━━━ Excerpted text ━━━

LLM Model Testing Results¶
Overview¶
This document contains comprehensive testing results for various LLM providers and models used with the Workflow Bank Statement Separator. All tests were conducted using the same 12-page Westpac bank statement document containing multiple statements to ensure consistent comparison.
Test Methodology¶
- Test Document:
westpac_12_page_test.pdf(12 pages, 2,691 words) - Expected Output: 3 separate bank statements
- Metrics Measured: Processing time, statement detection accuracy, metadata extraction quality, filename generation compliance
- Test Environment: Ollama server at 10.0.0.150:11434, OpenAI GPT-4o-mini
- Validation: All outputs validated for page count, file integrity, and PRD compliance
OpenAI Results¶
GPT-4o-mini - Gold Standard ⭐⭐⭐⭐⭐¶
- Processing Time: 10.85 seconds
- Statements Detected: 3 (perfect segmentation)
- Status: ✅ Success
- Quality: Highest accuracy with complete metadata extraction
- Output Files:
westpac-2819-2015-05-21.pdf(1.3MB, pages 1-5)westpac-8782-2015-05-21.pdf(651KB, pages 6-7)westpac-5261-2023-05-06.pdf(1.9MB, pages 8-12)
Key Strengths:
- Perfect boundary detection
- Complete metadata extraction (bank, account, dates)
- PRD-compliant filename format
- Fast processing with high reliability
Ollama Model Results¶
Top Tier (6-9 seconds) ⭐⭐⭐⭐⭐¶
1. Gemma2:9B - Best Overall Ollama Model¶
- Processing Time: 6.65 seconds ⚡ (fastest)
- Statements: 2 (under-segmentation but high quality)
- Quality: Excellent JSON responses, accurate metadata
- Files:
westpac-2819-2015-05-21.pdf,westpac-5602-2015-05-21.pdf
2. Mistral:Instruct - Best Segmentation Match¶
- Processing Time: 7.63 seconds
- Statements: 3 (matches OpenAI exactly)

━━━ Study material ━━━

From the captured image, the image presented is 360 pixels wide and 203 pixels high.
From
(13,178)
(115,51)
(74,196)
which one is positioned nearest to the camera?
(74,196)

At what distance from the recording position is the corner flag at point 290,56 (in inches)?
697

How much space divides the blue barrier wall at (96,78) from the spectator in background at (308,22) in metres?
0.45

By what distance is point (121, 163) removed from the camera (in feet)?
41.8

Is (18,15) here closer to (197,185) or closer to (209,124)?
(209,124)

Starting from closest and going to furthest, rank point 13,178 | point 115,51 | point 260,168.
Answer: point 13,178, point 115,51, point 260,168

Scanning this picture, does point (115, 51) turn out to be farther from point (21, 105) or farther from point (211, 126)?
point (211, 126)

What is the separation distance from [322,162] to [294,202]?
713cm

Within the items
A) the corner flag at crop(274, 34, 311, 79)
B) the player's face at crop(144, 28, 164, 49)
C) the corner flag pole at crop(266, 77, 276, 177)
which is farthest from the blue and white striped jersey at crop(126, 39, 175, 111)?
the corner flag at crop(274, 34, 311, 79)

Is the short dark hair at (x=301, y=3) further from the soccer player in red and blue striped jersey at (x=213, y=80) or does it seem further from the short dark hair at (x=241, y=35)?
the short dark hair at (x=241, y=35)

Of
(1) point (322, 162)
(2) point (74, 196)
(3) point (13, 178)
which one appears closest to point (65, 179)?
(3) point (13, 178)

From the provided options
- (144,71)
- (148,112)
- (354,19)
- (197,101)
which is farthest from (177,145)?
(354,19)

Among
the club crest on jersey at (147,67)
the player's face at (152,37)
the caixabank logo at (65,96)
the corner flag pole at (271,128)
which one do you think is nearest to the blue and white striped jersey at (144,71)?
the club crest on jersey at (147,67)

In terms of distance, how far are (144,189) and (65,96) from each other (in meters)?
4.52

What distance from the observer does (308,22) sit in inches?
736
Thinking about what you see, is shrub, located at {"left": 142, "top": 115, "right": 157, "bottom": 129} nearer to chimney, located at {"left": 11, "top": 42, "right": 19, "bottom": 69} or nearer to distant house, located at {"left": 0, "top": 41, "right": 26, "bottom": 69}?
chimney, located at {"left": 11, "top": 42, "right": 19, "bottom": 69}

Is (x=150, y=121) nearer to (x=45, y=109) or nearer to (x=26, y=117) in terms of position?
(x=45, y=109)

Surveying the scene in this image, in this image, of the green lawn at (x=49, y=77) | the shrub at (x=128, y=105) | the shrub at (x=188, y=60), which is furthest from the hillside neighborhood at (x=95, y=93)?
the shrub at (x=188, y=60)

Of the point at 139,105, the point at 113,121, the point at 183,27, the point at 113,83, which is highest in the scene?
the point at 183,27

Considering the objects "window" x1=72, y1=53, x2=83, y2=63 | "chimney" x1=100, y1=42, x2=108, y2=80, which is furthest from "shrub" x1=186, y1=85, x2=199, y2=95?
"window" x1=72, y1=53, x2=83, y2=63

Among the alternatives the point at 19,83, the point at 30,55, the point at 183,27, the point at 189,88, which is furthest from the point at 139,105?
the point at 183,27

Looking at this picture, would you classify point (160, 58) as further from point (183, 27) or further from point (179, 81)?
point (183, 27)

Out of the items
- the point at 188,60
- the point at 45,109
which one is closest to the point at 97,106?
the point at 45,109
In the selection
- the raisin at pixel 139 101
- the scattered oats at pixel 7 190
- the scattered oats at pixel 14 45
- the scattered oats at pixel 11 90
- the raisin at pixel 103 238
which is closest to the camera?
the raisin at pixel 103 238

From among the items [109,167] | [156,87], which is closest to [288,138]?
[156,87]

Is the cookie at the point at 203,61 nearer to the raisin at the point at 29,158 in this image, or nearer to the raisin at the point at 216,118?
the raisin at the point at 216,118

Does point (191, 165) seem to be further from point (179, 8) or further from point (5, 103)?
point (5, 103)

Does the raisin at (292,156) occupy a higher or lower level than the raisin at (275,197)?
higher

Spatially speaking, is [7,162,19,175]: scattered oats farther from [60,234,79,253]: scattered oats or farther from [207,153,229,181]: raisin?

━━━

§ **Requirement 1**
According to the testing results page, why were all the tests run on the same document?
§ **Requirement 2**
Extract from the testing results page the passage that begins at the words "LLM Model Testing" and stops after the words "ensure consistent comparison.".
None of the items are needed here.

§ **Response area 1**
All tests used the same 12-page Westpac bank statement document, which contains multiple statements, so that the LLM providers and models could be compared consistently.

§ **Response area 2**
LLM Model Testing Results¶
Overview¶
This document contains comprehensive testing results for various LLM providers and models used with the Workflow Bank Statement Separator. All tests were conducted using the same 12-page Westpac bank statement document containing multiple statements to ensure consistent comparison.